In those days the seeker after the goodly pearl of truth, felt constrained to forsake all and followed it; and doubtless the forsaking and the quest brought a moral benefit, though it by no means follows that the form in which they sought it, the Ultramontane fetish of ecclesiastical supremacy--exemption from State interference, combined with an unlimited right to meddle in the State--was in any sense a truth at all. An earnest following out of the supposed truth cannot but be wholesome to the seeker, and to fight for an idea of any kind, must be good in materialistic times.
One is led to use the word 'Ultramontane' in connection with the Free Church 'movement,' by the curious resemblance between the claims of these ardent Presbyterians, and those of the Ultramontane section of the Catholic Church, as well as by the very similar language in which both expressed and supported them.
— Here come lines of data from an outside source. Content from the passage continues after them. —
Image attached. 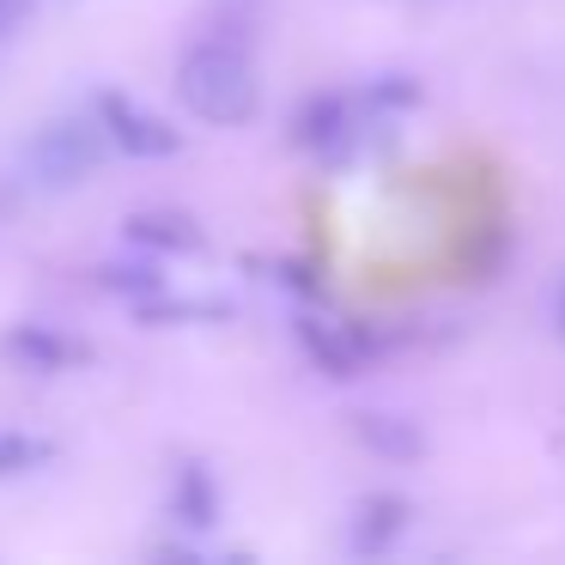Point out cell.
<instances>
[{
  "mask_svg": "<svg viewBox=\"0 0 565 565\" xmlns=\"http://www.w3.org/2000/svg\"><path fill=\"white\" fill-rule=\"evenodd\" d=\"M177 98H183L189 116H201L213 128H244L262 110V79L237 43L207 38L195 50H183V62H177Z\"/></svg>",
  "mask_w": 565,
  "mask_h": 565,
  "instance_id": "6da1fadb",
  "label": "cell"
},
{
  "mask_svg": "<svg viewBox=\"0 0 565 565\" xmlns=\"http://www.w3.org/2000/svg\"><path fill=\"white\" fill-rule=\"evenodd\" d=\"M104 152H110L104 122L55 116L50 128H38V140H25V177L50 195H62V189H79L104 171Z\"/></svg>",
  "mask_w": 565,
  "mask_h": 565,
  "instance_id": "7a4b0ae2",
  "label": "cell"
},
{
  "mask_svg": "<svg viewBox=\"0 0 565 565\" xmlns=\"http://www.w3.org/2000/svg\"><path fill=\"white\" fill-rule=\"evenodd\" d=\"M98 122L110 135V147L128 152V159H177L183 152V135L164 116H152L147 104H135L128 92H98Z\"/></svg>",
  "mask_w": 565,
  "mask_h": 565,
  "instance_id": "3957f363",
  "label": "cell"
},
{
  "mask_svg": "<svg viewBox=\"0 0 565 565\" xmlns=\"http://www.w3.org/2000/svg\"><path fill=\"white\" fill-rule=\"evenodd\" d=\"M0 353L13 359V365L25 371H43V377H55V371H74L92 359L86 341H74V334L50 329V322H13V329L0 334Z\"/></svg>",
  "mask_w": 565,
  "mask_h": 565,
  "instance_id": "277c9868",
  "label": "cell"
},
{
  "mask_svg": "<svg viewBox=\"0 0 565 565\" xmlns=\"http://www.w3.org/2000/svg\"><path fill=\"white\" fill-rule=\"evenodd\" d=\"M292 140H298L305 152H317L322 164H341L347 147H353V110H347L341 92H317V98L298 104Z\"/></svg>",
  "mask_w": 565,
  "mask_h": 565,
  "instance_id": "5b68a950",
  "label": "cell"
},
{
  "mask_svg": "<svg viewBox=\"0 0 565 565\" xmlns=\"http://www.w3.org/2000/svg\"><path fill=\"white\" fill-rule=\"evenodd\" d=\"M298 329V347L310 353V365L317 371H329L334 383H347V377H359V365H365V334L353 329V322H322V317H298L292 322Z\"/></svg>",
  "mask_w": 565,
  "mask_h": 565,
  "instance_id": "8992f818",
  "label": "cell"
},
{
  "mask_svg": "<svg viewBox=\"0 0 565 565\" xmlns=\"http://www.w3.org/2000/svg\"><path fill=\"white\" fill-rule=\"evenodd\" d=\"M122 237L147 256H195L201 249V225L177 207H147V213H128Z\"/></svg>",
  "mask_w": 565,
  "mask_h": 565,
  "instance_id": "52a82bcc",
  "label": "cell"
},
{
  "mask_svg": "<svg viewBox=\"0 0 565 565\" xmlns=\"http://www.w3.org/2000/svg\"><path fill=\"white\" fill-rule=\"evenodd\" d=\"M402 529H407V499L402 492H371V499H359V511H353V553L359 559L390 553Z\"/></svg>",
  "mask_w": 565,
  "mask_h": 565,
  "instance_id": "ba28073f",
  "label": "cell"
},
{
  "mask_svg": "<svg viewBox=\"0 0 565 565\" xmlns=\"http://www.w3.org/2000/svg\"><path fill=\"white\" fill-rule=\"evenodd\" d=\"M353 438L383 462H419L426 456V431L402 414H353Z\"/></svg>",
  "mask_w": 565,
  "mask_h": 565,
  "instance_id": "9c48e42d",
  "label": "cell"
},
{
  "mask_svg": "<svg viewBox=\"0 0 565 565\" xmlns=\"http://www.w3.org/2000/svg\"><path fill=\"white\" fill-rule=\"evenodd\" d=\"M171 516L183 529H213L220 523V492H213V475L201 462L177 468V487H171Z\"/></svg>",
  "mask_w": 565,
  "mask_h": 565,
  "instance_id": "30bf717a",
  "label": "cell"
},
{
  "mask_svg": "<svg viewBox=\"0 0 565 565\" xmlns=\"http://www.w3.org/2000/svg\"><path fill=\"white\" fill-rule=\"evenodd\" d=\"M135 310H140V322H152V329H164V322H189V317H207V322L232 317V305H213V298H164V292L140 298Z\"/></svg>",
  "mask_w": 565,
  "mask_h": 565,
  "instance_id": "8fae6325",
  "label": "cell"
},
{
  "mask_svg": "<svg viewBox=\"0 0 565 565\" xmlns=\"http://www.w3.org/2000/svg\"><path fill=\"white\" fill-rule=\"evenodd\" d=\"M55 456L50 438H25V431H0V480H19Z\"/></svg>",
  "mask_w": 565,
  "mask_h": 565,
  "instance_id": "7c38bea8",
  "label": "cell"
},
{
  "mask_svg": "<svg viewBox=\"0 0 565 565\" xmlns=\"http://www.w3.org/2000/svg\"><path fill=\"white\" fill-rule=\"evenodd\" d=\"M98 280L110 286V292H128L135 305L152 292H164V274L152 268V262H110V268H98Z\"/></svg>",
  "mask_w": 565,
  "mask_h": 565,
  "instance_id": "4fadbf2b",
  "label": "cell"
},
{
  "mask_svg": "<svg viewBox=\"0 0 565 565\" xmlns=\"http://www.w3.org/2000/svg\"><path fill=\"white\" fill-rule=\"evenodd\" d=\"M419 98H426V92H419V79H407V74L371 79V110H414Z\"/></svg>",
  "mask_w": 565,
  "mask_h": 565,
  "instance_id": "5bb4252c",
  "label": "cell"
},
{
  "mask_svg": "<svg viewBox=\"0 0 565 565\" xmlns=\"http://www.w3.org/2000/svg\"><path fill=\"white\" fill-rule=\"evenodd\" d=\"M25 19H31V0H0V43L19 38V31H25Z\"/></svg>",
  "mask_w": 565,
  "mask_h": 565,
  "instance_id": "9a60e30c",
  "label": "cell"
},
{
  "mask_svg": "<svg viewBox=\"0 0 565 565\" xmlns=\"http://www.w3.org/2000/svg\"><path fill=\"white\" fill-rule=\"evenodd\" d=\"M559 329H565V305H559Z\"/></svg>",
  "mask_w": 565,
  "mask_h": 565,
  "instance_id": "2e32d148",
  "label": "cell"
}]
</instances>
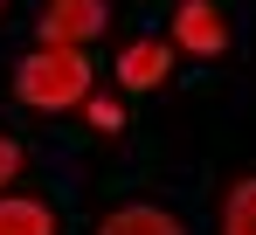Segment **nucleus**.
I'll return each mask as SVG.
<instances>
[{
  "mask_svg": "<svg viewBox=\"0 0 256 235\" xmlns=\"http://www.w3.org/2000/svg\"><path fill=\"white\" fill-rule=\"evenodd\" d=\"M173 35H180V48H194V56H222L228 28H222V14H214L208 0H180V14H173Z\"/></svg>",
  "mask_w": 256,
  "mask_h": 235,
  "instance_id": "obj_3",
  "label": "nucleus"
},
{
  "mask_svg": "<svg viewBox=\"0 0 256 235\" xmlns=\"http://www.w3.org/2000/svg\"><path fill=\"white\" fill-rule=\"evenodd\" d=\"M104 28V0H48L42 7V48H76Z\"/></svg>",
  "mask_w": 256,
  "mask_h": 235,
  "instance_id": "obj_2",
  "label": "nucleus"
},
{
  "mask_svg": "<svg viewBox=\"0 0 256 235\" xmlns=\"http://www.w3.org/2000/svg\"><path fill=\"white\" fill-rule=\"evenodd\" d=\"M97 235H180V222H166L160 208H118Z\"/></svg>",
  "mask_w": 256,
  "mask_h": 235,
  "instance_id": "obj_5",
  "label": "nucleus"
},
{
  "mask_svg": "<svg viewBox=\"0 0 256 235\" xmlns=\"http://www.w3.org/2000/svg\"><path fill=\"white\" fill-rule=\"evenodd\" d=\"M0 235H48L42 200H0Z\"/></svg>",
  "mask_w": 256,
  "mask_h": 235,
  "instance_id": "obj_6",
  "label": "nucleus"
},
{
  "mask_svg": "<svg viewBox=\"0 0 256 235\" xmlns=\"http://www.w3.org/2000/svg\"><path fill=\"white\" fill-rule=\"evenodd\" d=\"M14 173H21V146H14V138H0V187H7Z\"/></svg>",
  "mask_w": 256,
  "mask_h": 235,
  "instance_id": "obj_8",
  "label": "nucleus"
},
{
  "mask_svg": "<svg viewBox=\"0 0 256 235\" xmlns=\"http://www.w3.org/2000/svg\"><path fill=\"white\" fill-rule=\"evenodd\" d=\"M118 76H125L132 90H152V83L166 76V48H160V42H138V48H125V62H118Z\"/></svg>",
  "mask_w": 256,
  "mask_h": 235,
  "instance_id": "obj_4",
  "label": "nucleus"
},
{
  "mask_svg": "<svg viewBox=\"0 0 256 235\" xmlns=\"http://www.w3.org/2000/svg\"><path fill=\"white\" fill-rule=\"evenodd\" d=\"M14 90L35 104V111H62V104H76L90 90V70L76 48H42V56H28L21 62V76H14Z\"/></svg>",
  "mask_w": 256,
  "mask_h": 235,
  "instance_id": "obj_1",
  "label": "nucleus"
},
{
  "mask_svg": "<svg viewBox=\"0 0 256 235\" xmlns=\"http://www.w3.org/2000/svg\"><path fill=\"white\" fill-rule=\"evenodd\" d=\"M228 235H256V180H242L228 194Z\"/></svg>",
  "mask_w": 256,
  "mask_h": 235,
  "instance_id": "obj_7",
  "label": "nucleus"
}]
</instances>
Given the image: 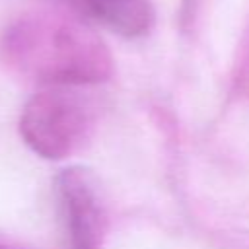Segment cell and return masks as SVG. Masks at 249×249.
<instances>
[{
  "mask_svg": "<svg viewBox=\"0 0 249 249\" xmlns=\"http://www.w3.org/2000/svg\"><path fill=\"white\" fill-rule=\"evenodd\" d=\"M0 53L14 72L49 88H82L111 76L101 39L84 23L53 12H27L6 25Z\"/></svg>",
  "mask_w": 249,
  "mask_h": 249,
  "instance_id": "6da1fadb",
  "label": "cell"
},
{
  "mask_svg": "<svg viewBox=\"0 0 249 249\" xmlns=\"http://www.w3.org/2000/svg\"><path fill=\"white\" fill-rule=\"evenodd\" d=\"M95 123L97 105L78 86H51L25 103L19 134L37 156L64 160L89 142Z\"/></svg>",
  "mask_w": 249,
  "mask_h": 249,
  "instance_id": "7a4b0ae2",
  "label": "cell"
},
{
  "mask_svg": "<svg viewBox=\"0 0 249 249\" xmlns=\"http://www.w3.org/2000/svg\"><path fill=\"white\" fill-rule=\"evenodd\" d=\"M54 195L68 249H99L105 235L103 189L86 165H70L54 177Z\"/></svg>",
  "mask_w": 249,
  "mask_h": 249,
  "instance_id": "3957f363",
  "label": "cell"
},
{
  "mask_svg": "<svg viewBox=\"0 0 249 249\" xmlns=\"http://www.w3.org/2000/svg\"><path fill=\"white\" fill-rule=\"evenodd\" d=\"M86 10L105 27L123 37L144 35L154 19L148 0H82Z\"/></svg>",
  "mask_w": 249,
  "mask_h": 249,
  "instance_id": "277c9868",
  "label": "cell"
},
{
  "mask_svg": "<svg viewBox=\"0 0 249 249\" xmlns=\"http://www.w3.org/2000/svg\"><path fill=\"white\" fill-rule=\"evenodd\" d=\"M0 249H8V247H2V245H0Z\"/></svg>",
  "mask_w": 249,
  "mask_h": 249,
  "instance_id": "5b68a950",
  "label": "cell"
}]
</instances>
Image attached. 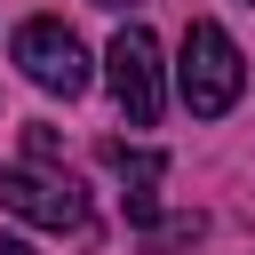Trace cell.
Wrapping results in <instances>:
<instances>
[{"label": "cell", "mask_w": 255, "mask_h": 255, "mask_svg": "<svg viewBox=\"0 0 255 255\" xmlns=\"http://www.w3.org/2000/svg\"><path fill=\"white\" fill-rule=\"evenodd\" d=\"M239 88H247V72H239L231 32L207 24V16H191L183 56H175V96H183V112H191V120H223V112L239 104Z\"/></svg>", "instance_id": "cell-1"}, {"label": "cell", "mask_w": 255, "mask_h": 255, "mask_svg": "<svg viewBox=\"0 0 255 255\" xmlns=\"http://www.w3.org/2000/svg\"><path fill=\"white\" fill-rule=\"evenodd\" d=\"M104 80H112V104L128 112V128H151L159 120V40L143 24H120L112 48H104Z\"/></svg>", "instance_id": "cell-2"}, {"label": "cell", "mask_w": 255, "mask_h": 255, "mask_svg": "<svg viewBox=\"0 0 255 255\" xmlns=\"http://www.w3.org/2000/svg\"><path fill=\"white\" fill-rule=\"evenodd\" d=\"M0 207L24 215L32 231H80L88 223V191L64 167H0Z\"/></svg>", "instance_id": "cell-3"}, {"label": "cell", "mask_w": 255, "mask_h": 255, "mask_svg": "<svg viewBox=\"0 0 255 255\" xmlns=\"http://www.w3.org/2000/svg\"><path fill=\"white\" fill-rule=\"evenodd\" d=\"M16 64H24V80L48 88V96H80V88H88V48H80V32L56 24V16L16 24Z\"/></svg>", "instance_id": "cell-4"}, {"label": "cell", "mask_w": 255, "mask_h": 255, "mask_svg": "<svg viewBox=\"0 0 255 255\" xmlns=\"http://www.w3.org/2000/svg\"><path fill=\"white\" fill-rule=\"evenodd\" d=\"M104 167H112L128 191H151V183L167 175V159H159V151H143V143H104Z\"/></svg>", "instance_id": "cell-5"}, {"label": "cell", "mask_w": 255, "mask_h": 255, "mask_svg": "<svg viewBox=\"0 0 255 255\" xmlns=\"http://www.w3.org/2000/svg\"><path fill=\"white\" fill-rule=\"evenodd\" d=\"M199 239V215H175V223H151V247L167 255V247H191Z\"/></svg>", "instance_id": "cell-6"}, {"label": "cell", "mask_w": 255, "mask_h": 255, "mask_svg": "<svg viewBox=\"0 0 255 255\" xmlns=\"http://www.w3.org/2000/svg\"><path fill=\"white\" fill-rule=\"evenodd\" d=\"M0 255H32V247H24V239H0Z\"/></svg>", "instance_id": "cell-7"}, {"label": "cell", "mask_w": 255, "mask_h": 255, "mask_svg": "<svg viewBox=\"0 0 255 255\" xmlns=\"http://www.w3.org/2000/svg\"><path fill=\"white\" fill-rule=\"evenodd\" d=\"M96 8H120V0H96Z\"/></svg>", "instance_id": "cell-8"}]
</instances>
It would seem indeed as if since 1840 a wave of turbulence had passed over the minds of all Churchmen, beginning in this Northern Kingdom and rolling Southwards. England and Ireland have since then been disturbed by unruly priests, and the long pontificate of Pius IX. has witnessed in every country a continued effort of the Spiritual Estate to assert itself against secular authority.
That the struggle in Scotland was for no absolute truth, would appear from the change of front which the body that then arose now presents. It commenced by claiming to have inherited the rights of the historical church, confirmed by act of parliament, to guide the nation and the state in questions of faith and morals. Now it places itself with the voluntary religious associations, and clamours for depriving its own successors of the endowments which its members themselves resigned because of conditions which now do not exist. When Chalmers, ten years before the Disruption, fought the battle of Establishments against Voluntaryism, not only in Scotland, but in England also, he little thought that the Church he was to found, would, in a quarter of a century, become the hottest association of voluntaries in the country! New circumstances have begotten new 'principles,' let us say, for it would not be well to impute anything like trade jealousy to holy men.